───── Quoted passage

# Kool Dry vs. small Kool Dry Xtreme



## tikiandme (May 16, 2010)

Which do you prefer? What about noise level, drying power, etc. Thanks in advance for any opinions.


----------



## Megora (Jun 7, 2010)

I have a Kool Dry...

Bertie - takes me about 30 minutes to dry him completely. 
Jacks takes me closer to an hour because his coat gets more saturated (old dog thing).

It's "loud" but not too crazy.... doesn't bother the dogs.

I've taken a look at the Extremes.... but I don't see enough people at shows using them? 

At shows it seems to be K9II or III, Kool Dry's, or Double K.

I think Cheri uses a double K....


----------



## Altairss (Sep 7, 2012)

──────────
───── Raw records

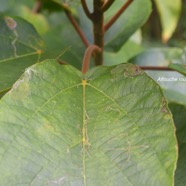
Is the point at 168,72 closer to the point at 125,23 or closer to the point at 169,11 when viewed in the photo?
the point at 125,23

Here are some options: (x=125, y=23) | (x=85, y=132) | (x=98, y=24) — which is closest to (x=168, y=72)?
(x=125, y=23)

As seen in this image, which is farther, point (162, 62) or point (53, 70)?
point (162, 62)

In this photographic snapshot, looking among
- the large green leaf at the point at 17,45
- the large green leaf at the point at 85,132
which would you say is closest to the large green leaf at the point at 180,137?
the large green leaf at the point at 85,132

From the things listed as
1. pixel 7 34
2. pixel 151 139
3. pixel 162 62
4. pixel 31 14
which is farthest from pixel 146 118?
pixel 31 14

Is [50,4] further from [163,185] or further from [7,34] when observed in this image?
[163,185]

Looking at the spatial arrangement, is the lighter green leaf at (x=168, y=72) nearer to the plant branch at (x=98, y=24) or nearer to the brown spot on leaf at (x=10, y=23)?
the plant branch at (x=98, y=24)

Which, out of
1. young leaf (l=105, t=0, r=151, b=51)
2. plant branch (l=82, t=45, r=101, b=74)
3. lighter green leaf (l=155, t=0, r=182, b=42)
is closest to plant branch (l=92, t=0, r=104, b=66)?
plant branch (l=82, t=45, r=101, b=74)
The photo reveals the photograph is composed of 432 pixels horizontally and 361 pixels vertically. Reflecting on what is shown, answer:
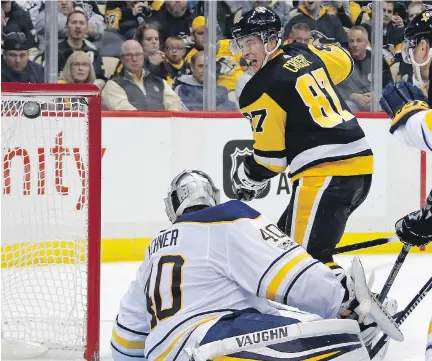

──────────

[Short exercise 1] For the Kool Dry thread, state whether each statement agrees with the text, answering yes or no and quoting the deciding words: (a) Megora takes about 30 minutes to dry Bertie completely; (b) according to Megora, the Kool Dry's noise bothers the dogs; (c) Megora sees many people using the Extremes at shows.
[Short exercise 2] Extend the Kool Dry thread with the post that follows the last header shown.

[Exercise result 1]
(a) Yes: "Bertie - takes me about 30 minutes to dry him completely."
(b) No: "doesn't bother the dogs."
(c) No: "I don't see enough people at shows using them?"

[Exercise result 2]
I have used my old dryer for years but have been looking to get a new one as after 22 years its starting to loose its oomph. I used my friends Kool dry at the last show it wasn't that loud did an pretty okay job and I liked it. Then I watched someone next to us with the K9 III dryer. There are two versions of that one now the variable speed about 500.00 and the original version about 408.00 this was the single speed it was a bit louder not much but It was amazing how fast it dried I went over and watched and talked with handler who was drying a thick coated Newfoundland. Then I compared cost of the two and the old version of the K9 is only about 50 to 70 more then the kool dry. After I talked to another professional handler that I am taking some grooming lessons from I have saving for the K-9 she thinks the kool dry is ok but she prefers the other and sold her kool dry and went with the K9 my friend that has the kool dry I borrowed wants to upgrade too after playing with the K9. If you can find one to try that is the best way to tell.


----------



## Goldens&Friesians (May 31, 2014)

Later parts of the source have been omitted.